** START Source document **

Source code for lumin.nn.metrics.reg_eval

import numpy as np
from typing import Optional, Callable
import pandas as pd
from statsmodels.stats.weightstats import DescrStatsW
from fastcore.all import store_attr

from ...utils.statistics import bootstrap_stats
from .eval_metric import EvalMetric, OldEvalMetric
from ..data.fold_yielder import FoldYielder

__all__ = ['RegPull', 'RegAsProxyPull']


class OldRegPull(OldEvalMetric):
    r'''
    Compute mean or standard deviation of delta or pull of some feature which is being directly regressed to.
    Optionally, use bootstrap resampling on validation data.

    Arguments:
        return_mean: whether to return the mean or the standard deviation
        use_bootstrap: whether to bootstrap resamples validation fold when computing statisitic
        use_weights: whether to actually use weights if wgt_name is set
        use_pull: whether to return the pull (differences / targets) or delta (differences)

** END Source document **
** START Dataset content **

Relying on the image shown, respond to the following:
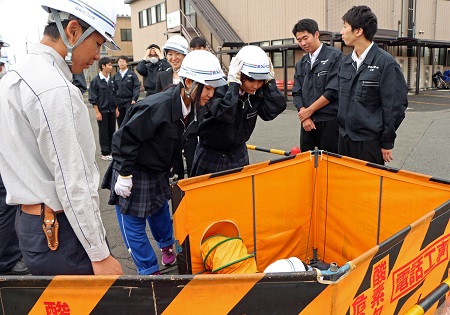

** END Dataset content **

= Tasks to perform =
**A)** Answer these questions about the reg_eval source code:
(i) Which two names does the module's `__all__` list?
(ii) Which class does `OldRegPull` inherit from?
(iii) What does the `use_pull` argument choose between?
**B)** Write the next part of the reg_eval source code, picking up after the `use_pull` argument description.

= Results =
**A)**
(i) 'RegPull' and 'RegAsProxyPull'
(ii) OldEvalMetric
(iii) Returning the pull (differences / targets) or the delta (differences)

**B)**
        targ_name: name of group in fold file containing regression targets
        wgt_name: name of group in fold file containing datapoint weights

    Examples::
        >>> mean_pull  = RegPull(return_mean=True, use_bootstrap=True,
        ...                      use_pull=True)
        >>>
        >>> std_delta  = RegPull(return_mean=False, use_bootstrap=True,
        ...                      use_pull=False)
        >>>
        >>> mean_pull  = RegPull(return_mean=True, use_bootstrap=False,
        ...                      use_pull=True, wgt_name='weights')
    
    .. Attention:: This class is depreciated in favour of :class:`~lumin.nn.metrics.reg_eval.RegPull.
        It is a copy of the old `RegPull` class used in lumin<=0.7.0.
        It will be removed in V0.8
    '''

    # XXX remove in V0.8

    # TODO: Check how this handels multi-target regression, may need to adjust averaging axis & DescrStatsW may not handle multi-dimensional data well.
    # TODO: Remove use_weights and rely on whether wgt_name is None

    def __init__(self, return_mean:bool, use_bootstrap:bool=False, use_weights:bool=True, use_pull:bool=True, targ_name:str='targets',
                 wgt_name:Optional[str]=None):
        super().__init__(targ_name=targ_name, wgt_name=wgt_name)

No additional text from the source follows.